— About this exercise —
Shown below is a listing with pictures; reproduce exactly, and only, the lines between the ones containing "Knee Cordura Motocross & Off-Road Trousers" and "contract addendum template", inclusive, leaving the pictures out.

— Data section —
-- Opening Marker --

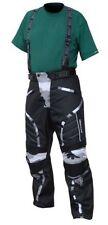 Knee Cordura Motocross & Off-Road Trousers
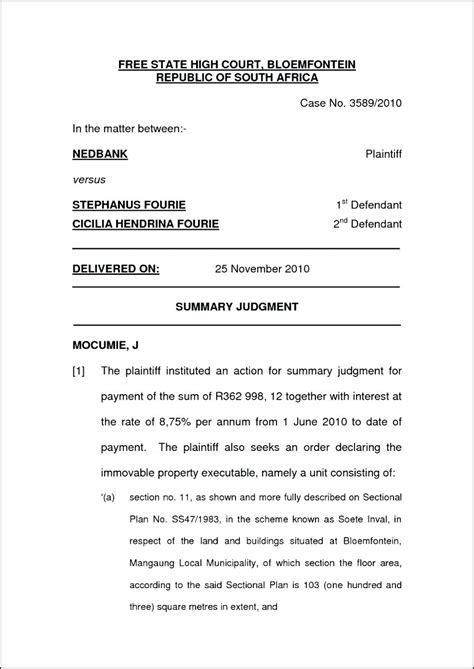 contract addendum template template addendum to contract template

-- Closing Marker --
-- Opening Marker --

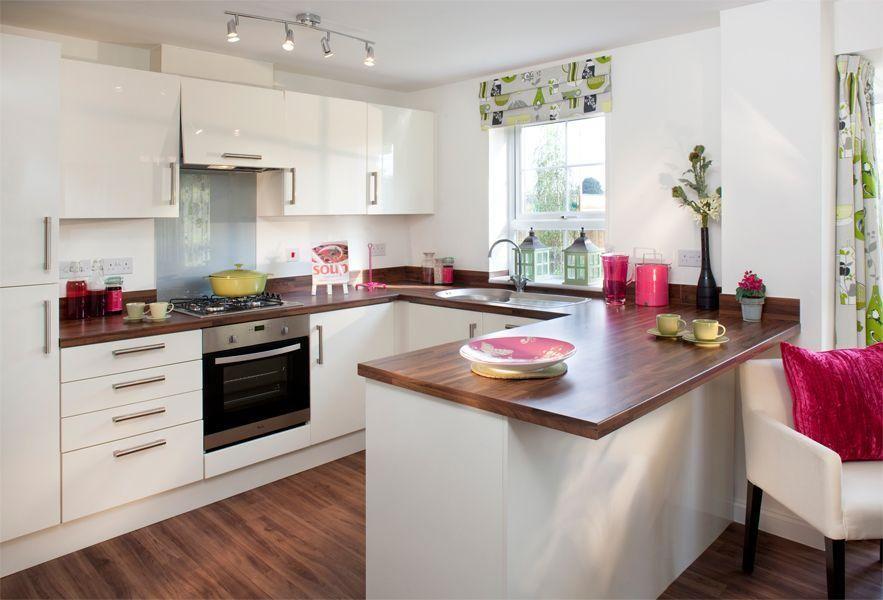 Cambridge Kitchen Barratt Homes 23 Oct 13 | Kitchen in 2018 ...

-- Closing Marker --
-- Opening Marker --

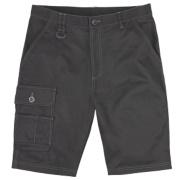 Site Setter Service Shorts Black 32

-- Closing Marker --

— Result of this exercise —
 Knee Cordura Motocross & Off-Road Trousers
 contract addendum template template addendum to contract template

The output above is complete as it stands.